# does anyone remove the running boards



## allagashpm (Sep 29, 2012)

Just wondering if anyone takes them off for the winter? Mine just pack with snow, I broke part of one last year when I got stuck, and they collect huge chunks from the tires. I have the plastic ones. Anyone else take them off or am I crazy


----------



## hinikersnowplow (Jan 23, 2007)

mine are stainless steel and i leave em on


----------



## seville009 (Sep 9, 2002)

My are stock snd have never been damaged. They help protect the body when i have to drive thru a pile. Plus it would be too hard to get into the truck without them


----------



## On a Call (Jan 14, 2015)

I run Nerf bars and sure in heavy snow it might collect but it fall away with a sledge hammer.


----------



## Antlerart06 (Feb 28, 2011)

I have open running boards like a nerf bars They are Alum. size of a 2x4. These set close to the truck doesn't stick out to far.

Direction A
Render the records as a numbered list, leaving out blank lines, starting at the line that contains "How much distance" and stopping after the line that contains "86.2 inches".
The running board thread and the records are unrelated material.

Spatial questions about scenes

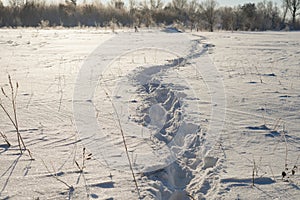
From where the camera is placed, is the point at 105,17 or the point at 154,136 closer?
the point at 154,136

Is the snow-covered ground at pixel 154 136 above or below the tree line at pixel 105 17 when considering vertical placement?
below

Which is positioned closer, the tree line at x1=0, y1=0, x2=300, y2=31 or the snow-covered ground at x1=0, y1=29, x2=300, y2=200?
the snow-covered ground at x1=0, y1=29, x2=300, y2=200

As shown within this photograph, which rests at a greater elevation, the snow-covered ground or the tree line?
the tree line

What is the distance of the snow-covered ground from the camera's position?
1.91 metres

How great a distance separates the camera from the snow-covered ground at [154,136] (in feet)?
6.28

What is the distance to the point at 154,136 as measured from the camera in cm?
275

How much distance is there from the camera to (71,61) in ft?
21.5

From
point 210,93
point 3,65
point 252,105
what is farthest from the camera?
point 3,65

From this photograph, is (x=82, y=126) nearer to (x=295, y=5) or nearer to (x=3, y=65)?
(x=3, y=65)

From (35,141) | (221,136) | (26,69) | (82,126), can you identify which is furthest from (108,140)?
(26,69)

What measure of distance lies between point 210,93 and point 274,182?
86.2 inches

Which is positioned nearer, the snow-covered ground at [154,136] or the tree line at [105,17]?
the snow-covered ground at [154,136]

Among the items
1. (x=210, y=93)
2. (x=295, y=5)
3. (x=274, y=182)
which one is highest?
(x=295, y=5)

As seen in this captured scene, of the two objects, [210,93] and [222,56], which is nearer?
[210,93]
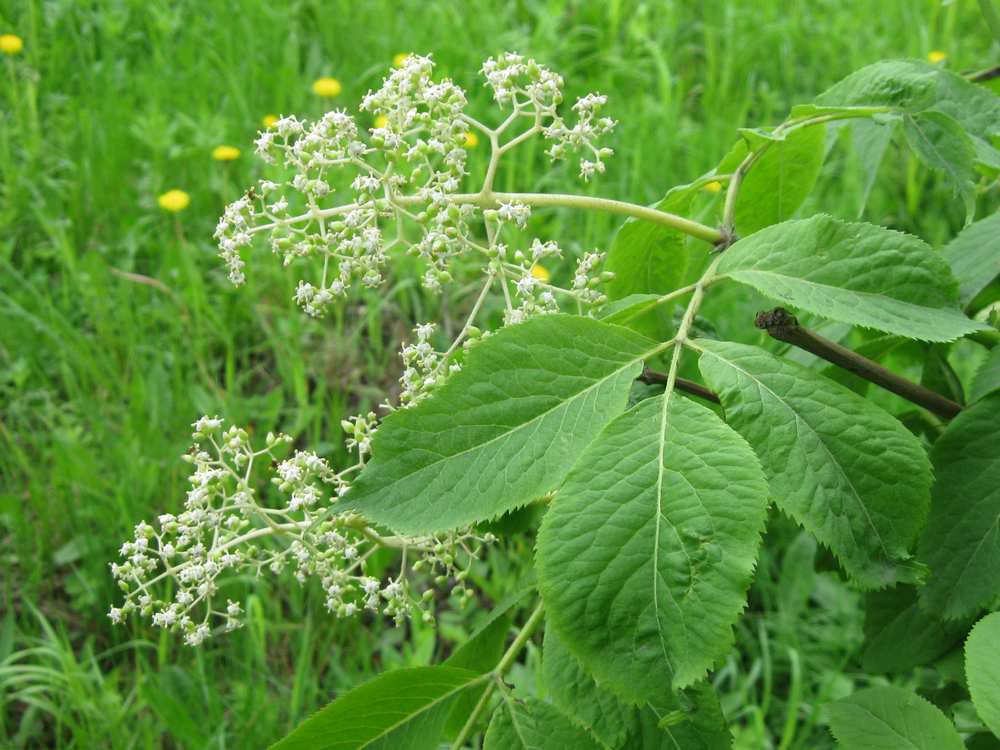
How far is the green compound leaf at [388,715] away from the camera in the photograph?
1.35 meters

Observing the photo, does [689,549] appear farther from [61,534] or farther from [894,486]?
[61,534]

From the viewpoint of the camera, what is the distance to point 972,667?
48.5 inches

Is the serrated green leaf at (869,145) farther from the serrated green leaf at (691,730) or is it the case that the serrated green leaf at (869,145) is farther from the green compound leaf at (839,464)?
the serrated green leaf at (691,730)

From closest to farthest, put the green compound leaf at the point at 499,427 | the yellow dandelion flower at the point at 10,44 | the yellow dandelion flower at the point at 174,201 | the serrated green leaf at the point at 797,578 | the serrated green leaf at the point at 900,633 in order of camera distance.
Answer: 1. the green compound leaf at the point at 499,427
2. the serrated green leaf at the point at 900,633
3. the serrated green leaf at the point at 797,578
4. the yellow dandelion flower at the point at 174,201
5. the yellow dandelion flower at the point at 10,44

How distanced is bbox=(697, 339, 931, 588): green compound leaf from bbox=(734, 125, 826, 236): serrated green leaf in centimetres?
45

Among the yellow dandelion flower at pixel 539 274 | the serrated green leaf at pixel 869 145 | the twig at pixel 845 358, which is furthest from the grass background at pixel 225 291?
the twig at pixel 845 358

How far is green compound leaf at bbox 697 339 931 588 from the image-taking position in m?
1.18

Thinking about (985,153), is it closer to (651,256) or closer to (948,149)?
(948,149)

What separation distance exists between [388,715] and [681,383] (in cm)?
53

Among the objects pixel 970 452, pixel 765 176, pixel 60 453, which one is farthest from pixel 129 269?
pixel 970 452

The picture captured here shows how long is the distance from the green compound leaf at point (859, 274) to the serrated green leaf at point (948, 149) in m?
0.21

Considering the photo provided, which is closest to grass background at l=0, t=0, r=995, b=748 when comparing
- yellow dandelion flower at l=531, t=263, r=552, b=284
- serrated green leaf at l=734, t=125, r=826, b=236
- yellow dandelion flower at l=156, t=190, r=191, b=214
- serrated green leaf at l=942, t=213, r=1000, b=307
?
yellow dandelion flower at l=156, t=190, r=191, b=214

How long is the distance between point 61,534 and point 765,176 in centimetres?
250

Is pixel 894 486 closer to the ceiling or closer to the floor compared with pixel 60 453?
closer to the ceiling
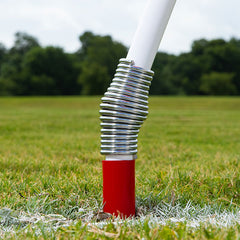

Direction B
From the running board thread, reproduce word for word the passage that starts at the words "## Antlerart06 (Feb" and stops after the words "out to far.".

Final answer A
1. How much distance is there from the camera to (71,61) in ft?
2. 21.5
3. From
4. point 210,93
5. point 3,65
6. point 252,105
7. what is farthest from the camera?
8. point 3,65
9. From this photograph, is (x=82, y=126) nearer to (x=295, y=5) or nearer to (x=3, y=65)?
10. (x=3, y=65)
11. From (35,141) | (221,136) | (26,69) | (82,126), can you identify which is furthest from (108,140)?
12. (26,69)
13. What measure of distance lies between point 210,93 and point 274,182?
14. 86.2 inches

Final answer B
## Antlerart06 (Feb 28, 2011)

I have open running boards like a nerf bars They are Alum. size of a 2x4. These set close to the truck doesn't stick out to far.